··· TEXT UNDER STUDY ···

# Survey finds Nokia Lumia 520 competes effectively against low-end Samsung handsets



## mohit9206 (Aug 14, 2013)

*reviewtoprice.com/wp-content/uploads/2013/03/Nokia-Lumia-520-Image.jpg



> It took a painfully long time for the Windows camp to finally get its budget category going, but this autumn, Nokia’s Lumia 500 range has finally picked up real momentum in Asia and the US market. Interviews with three Indian retail chains indicate that the Lumia 520 is a substantial hit in August, competing effectively against the Samsung S Duos, which has been the powerhouse smartphone in the sub-10’000 Rupee category (under $160). Popular Indian etailing sites Flipkart and Snapdeal seem to reflect this retail feedback – the Lumia 520 is showing far better traction than the Lumia 600 or Lumia 700 series models have earlier demonstrated.


 
Low-end Windows Smartphone Sales Finally Igniting - Forbes


----------



## vijju6091 (Aug 15, 2013)

Thats true for sure.


----------



## .jRay. (Aug 15, 2013)

Anyone would prefer fluidic performance over hardware specs


----------



## Flash (Aug 15, 2013)

Good for Nokia, after a long time..


----------



## RON28 (Aug 17, 2013)

Samsung just know one thing, how to fool customers and earn profits till the next financial year, really fed up of their designs and galaxy series ( except S2 and S3 ). they should invent something new, After Lumia 520, Xperia M will defeat samsung in 13k segment.


----------



## rijinpk1 (Aug 18, 2013)

··· DATA ···

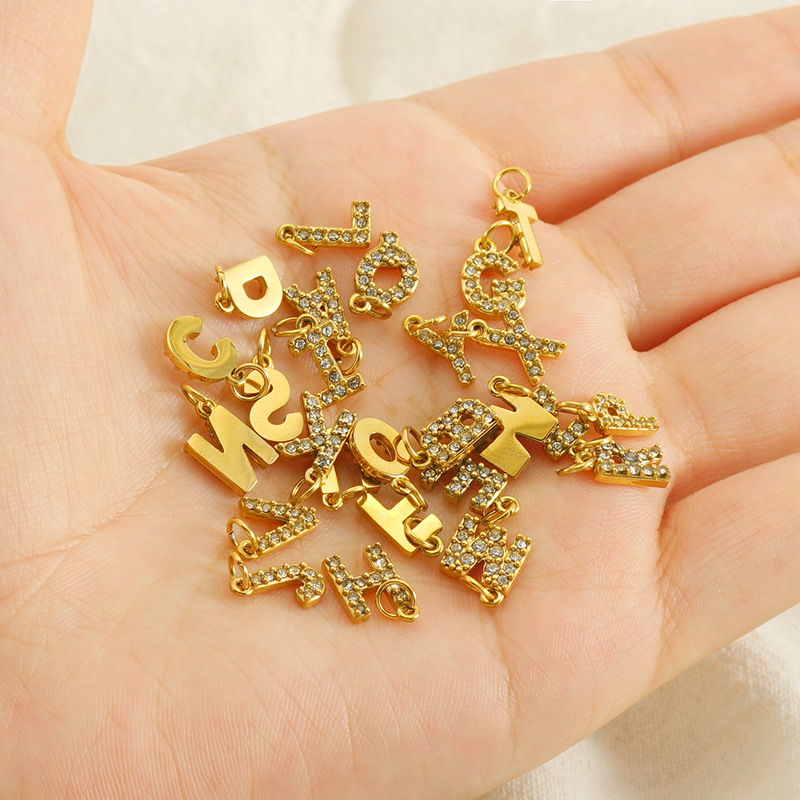 Nueva moda europea y americana de acero inoxidable con incrustaciones de diamantes 26 letras inglesas colgantes accesorios femeninos Advanced Advanced Mini letras joyas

···

Continue the forum thread on the Nokia Lumia 520 sales survey from the point at which it ends.

### TASK OUTPUT
someone working in samsung told my friend that samsung does not look for the quality at all in the lower price segment rather uses cheap components..............WTH


----------



## funskar (Aug 18, 2013)

I never liked samshit ...


----------



## NVIDIAGeek (Aug 18, 2013)

Yay! Nokia FTW! I'm about to buy a Lumia 520 now.


----------



## vickybat (Aug 18, 2013)

.jRay. said:


> Anyone would prefer fluidic performance over hardware specs



In fact lumia 520 is far powerful than phones like galaxy S duos. Its got a much better SOC which is now showing in phones like xperia M.
Lumia 520's sales are absolutely justified. Its a well balanced phone at its price. S duos is a complete bogus.


----------



## ssdivisiongermany1933 (Aug 18, 2013)

Nokia should bring 1-2 more models in small range , it will completely out market samsung in small range


----------



## deepanshuchg (Aug 18, 2013)

rijinpk1 said:


> someone working in samsung told my friend that samsung does not look for the quality at all in the lower price segment rather uses cheap components..............WTH



Only is cheap price segment? U heard it wrong 
 I know 8 people ( having note 2 and s3) all having problem with their adapter and usb cable 
They just replaced my usb cable a month ago and now after one month the same problem happens


----------



## RohanM (Aug 18, 2013)

Samshit...


----------



## theterminator (Aug 19, 2013)

anything lower than Samsung's flagship (S3,S4,Note,Note 2 ) is full of **** .....my Ace Duos sucks BIGTIME


----------



## RohanM (Aug 19, 2013)

^^ S3 was a shitball... sucked big time..


----------



## theterminator (Aug 19, 2013)

RohanM said:


> ^^ S3 was a shitball... sucked big time..



in your or may be someothers' opinion..generally it was fast ...its the main competitor to iPhone in USA.


----------



## RohanM (Aug 19, 2013)

theterminator said:


> in your or may be someothers' opinion..generally it was fast ...its the main competitor to iPhone in USA.



check my sigi.. I have used it for a good 5 months... multitasking sucks on it, also touchwiz was a memory hog... so many lags here & there... _other than that camera was good, music also good & gaming was awesome_..


----------



## deepanshuchg (Aug 19, 2013)

RohanM said:


> check my sigi.. I have used it for a good 5 months... multitasking sucks on it, also touchwiz was a memory hog... so many lags here & there... _other than that camera was good, music also good & gaming was awesome_..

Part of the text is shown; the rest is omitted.